La constitution européenne a été rejetée de façon claire et sans appel.

C’est une immense victoire pour les travailleurs, les masses populaires qui ont fait preuve de courage et de lucidité pour résister au matraquage et à la diabolisation orchestrés par le camp du « oui ». Jusqu’à la dernière minute et depuis des mois, les partisans du « oui » ont monopolisé les médias. Mais rien n’y a fait. Le « non » s’est enraciné, d’abord chez les travailleurs, puis il a gagné tous les secteurs des masses populaires, de la ville et de la campagne.
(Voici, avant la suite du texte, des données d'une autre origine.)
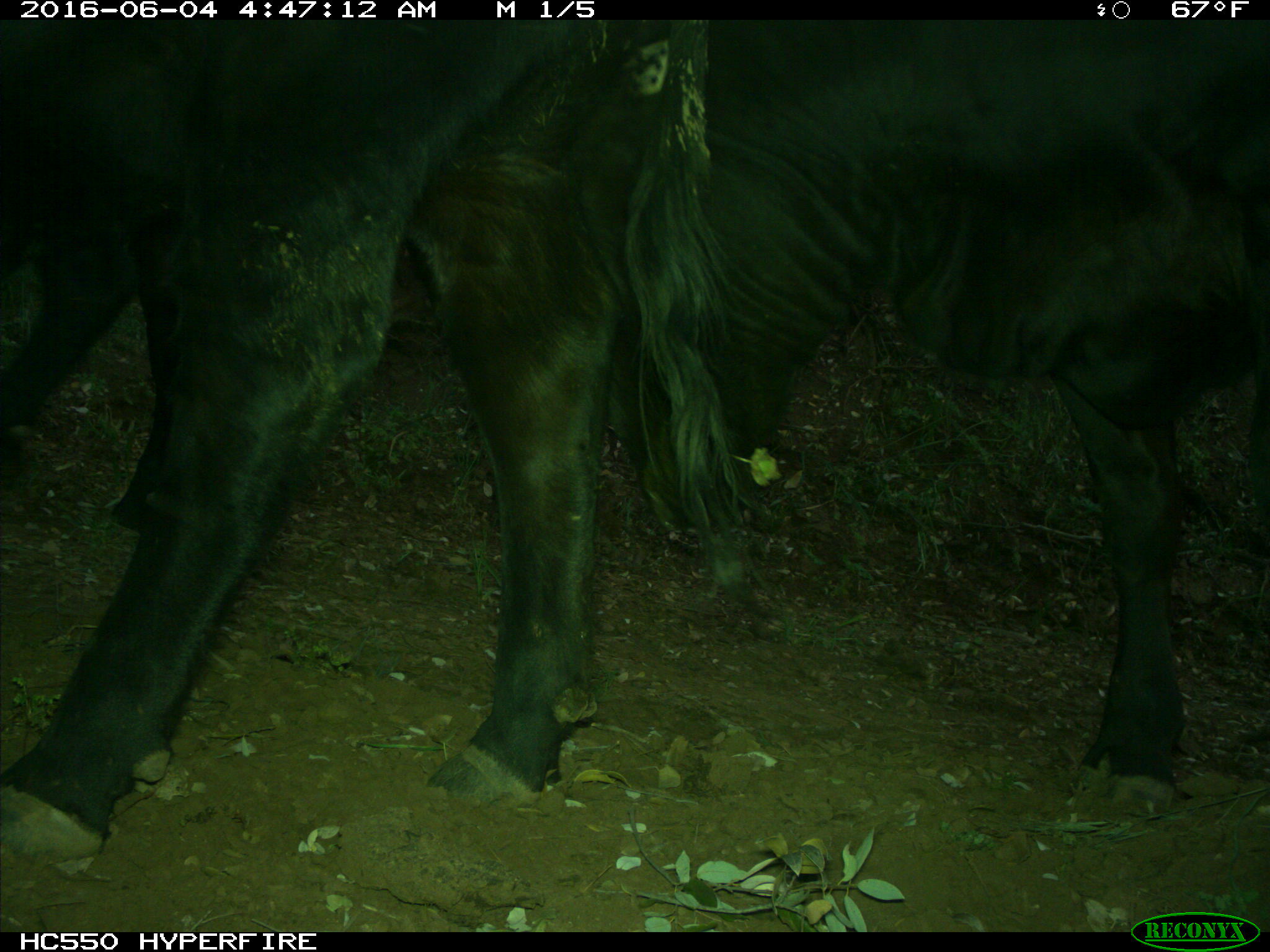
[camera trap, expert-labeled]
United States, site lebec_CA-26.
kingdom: Animalia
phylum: Chordata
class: Mammalia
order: Artiodactyla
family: Bovidae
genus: Bos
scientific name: Bos taurus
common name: domestic cow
Bos taurus (domestic cow).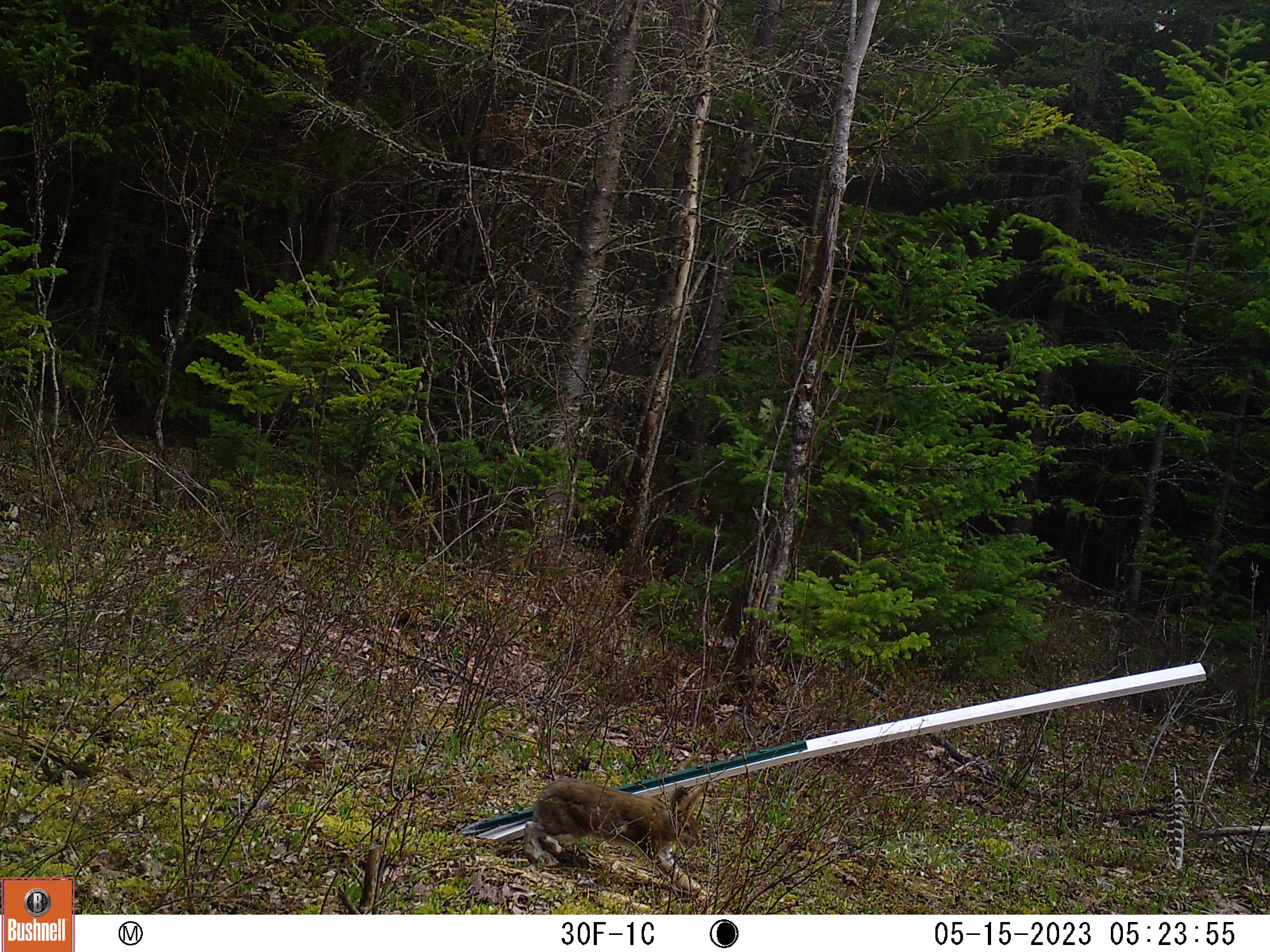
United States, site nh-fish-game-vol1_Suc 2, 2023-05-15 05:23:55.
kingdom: Animalia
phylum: Chordata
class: Mammalia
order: Lagomorpha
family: Leporidae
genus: Lepus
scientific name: Lepus americanus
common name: snowshoe hare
Snowshoe hare (Lepus americanus).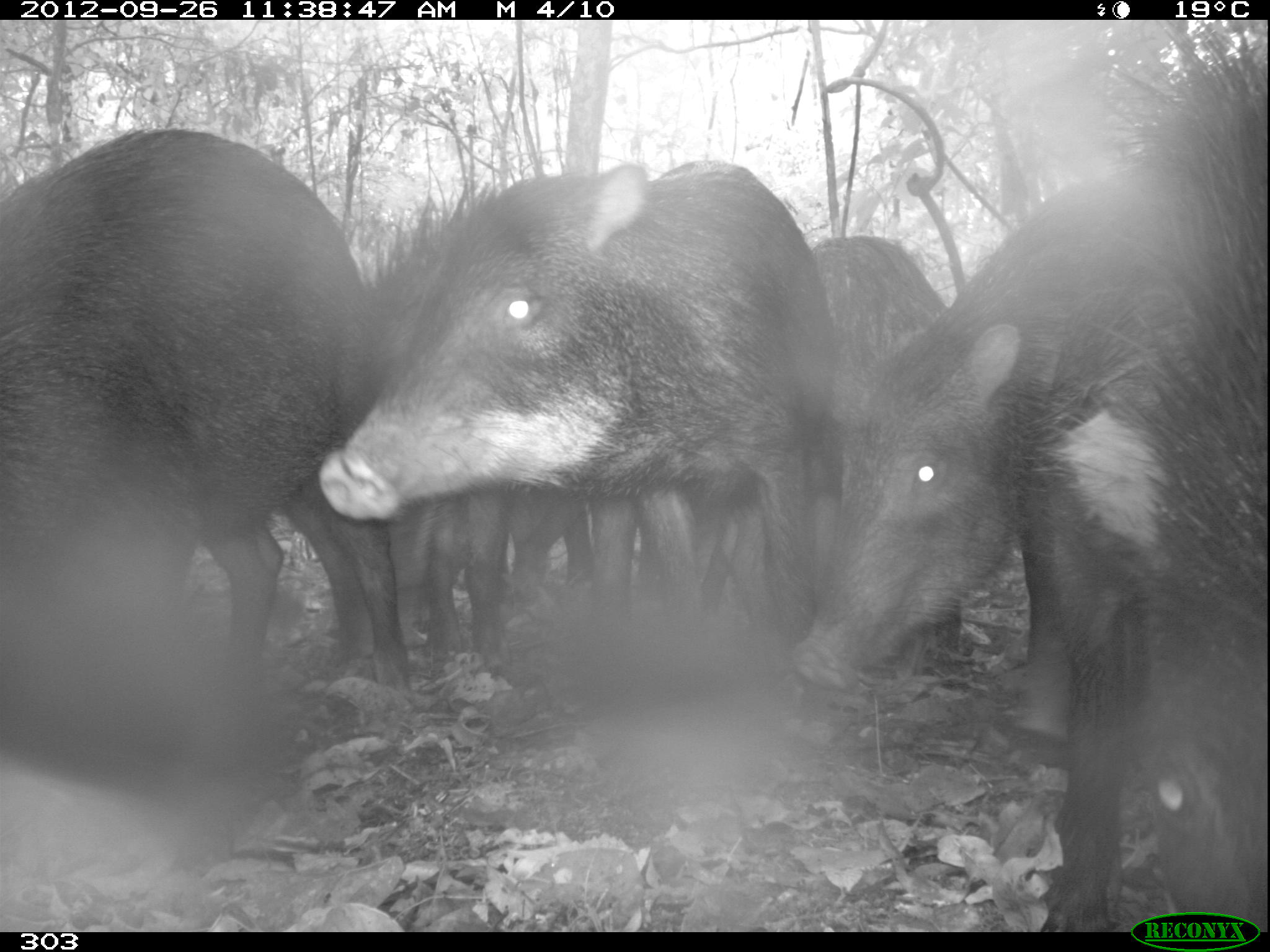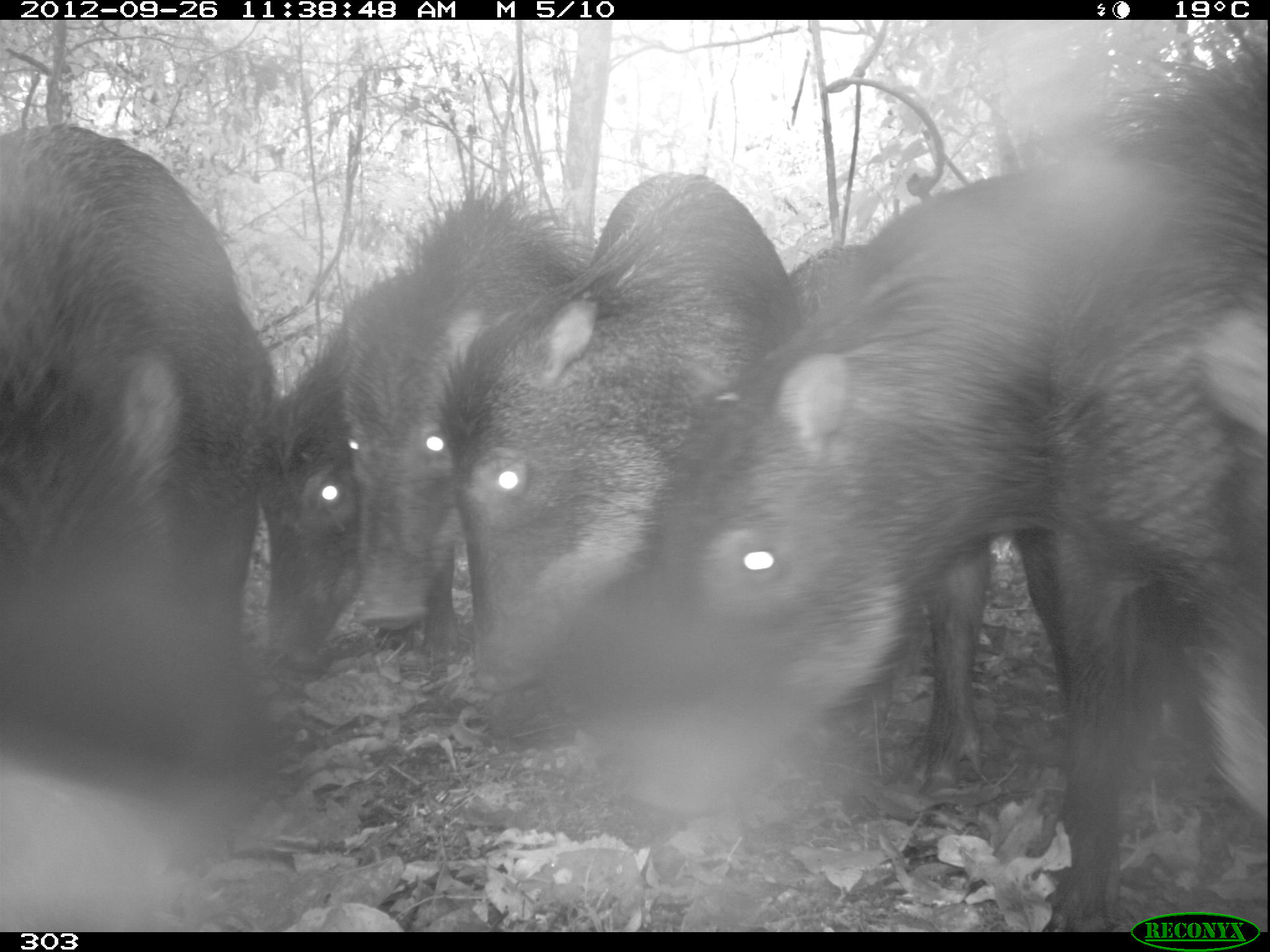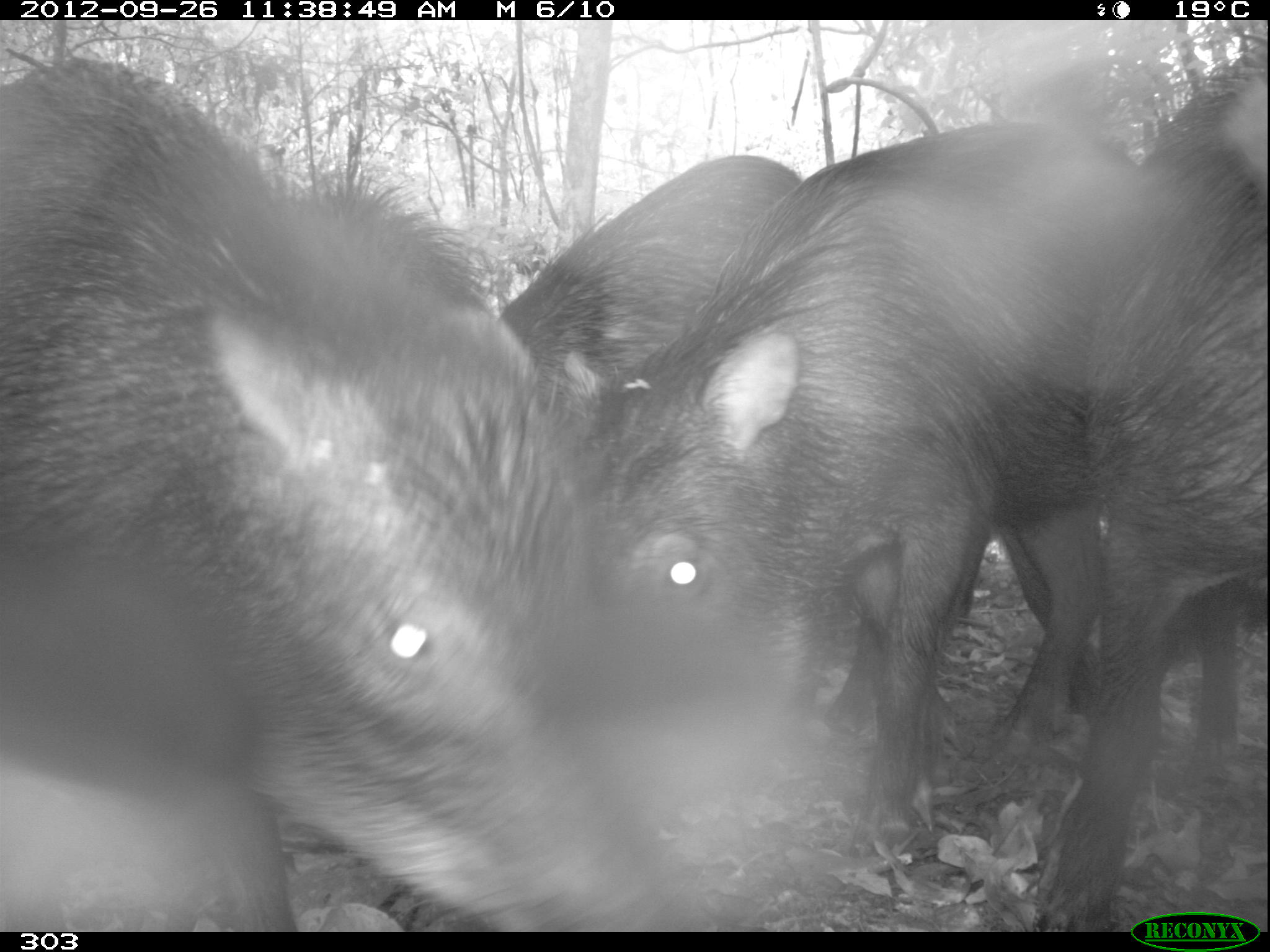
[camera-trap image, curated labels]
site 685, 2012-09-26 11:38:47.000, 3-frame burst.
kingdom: Animalia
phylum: Chordata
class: Mammalia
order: Artiodactyla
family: Tayassuidae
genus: Tayassu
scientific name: Tayassu pecari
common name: white-lipped peccary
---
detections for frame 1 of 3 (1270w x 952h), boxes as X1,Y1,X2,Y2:
tayassu pecari: 322,161,946,690; 0,121,414,715; 1026,58,1270,927; 786,173,1126,701; 296,243,436,647; 788,227,945,372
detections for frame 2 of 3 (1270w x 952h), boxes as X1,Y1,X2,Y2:
tayassu pecari: 621,153,1169,820; 1043,37,1270,934; 431,170,790,696; 0,114,281,785; 340,177,599,663; 264,317,386,677; 786,238,868,316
C’est un désaveu cinglant pour Chirac, chef du camp du « oui », son gouvernement, les députés et sénateurs qui, dans leur immense majorité ont déjà adopté cette constitution. C’est une défaite sans appel des libéraux sociaux du PS et des Verts, les principaux militants pour le « oui », qui se sont placés du côté de la droite, des patrons du CAC 40, contre les masses populaires.

Ce « non » vient de loin.

Il s’est nourri de toutes les luttes, de tous les combats contre la politique néo-libérale de Chirac-Raffarin-Séillère. Leur feuille de route, ce sont les directives européennes, de privatisation des services publics, de déréglementation du droit du travail, de liquidation de la protection sociale, de flexibilisation. Ils les ont co-signées avec les dirigeants de droite et les sociaux-libéraux des différents Etats de l’Union européenne. Avec la directive Bolkestein, ils ont été pris la main dans le sac.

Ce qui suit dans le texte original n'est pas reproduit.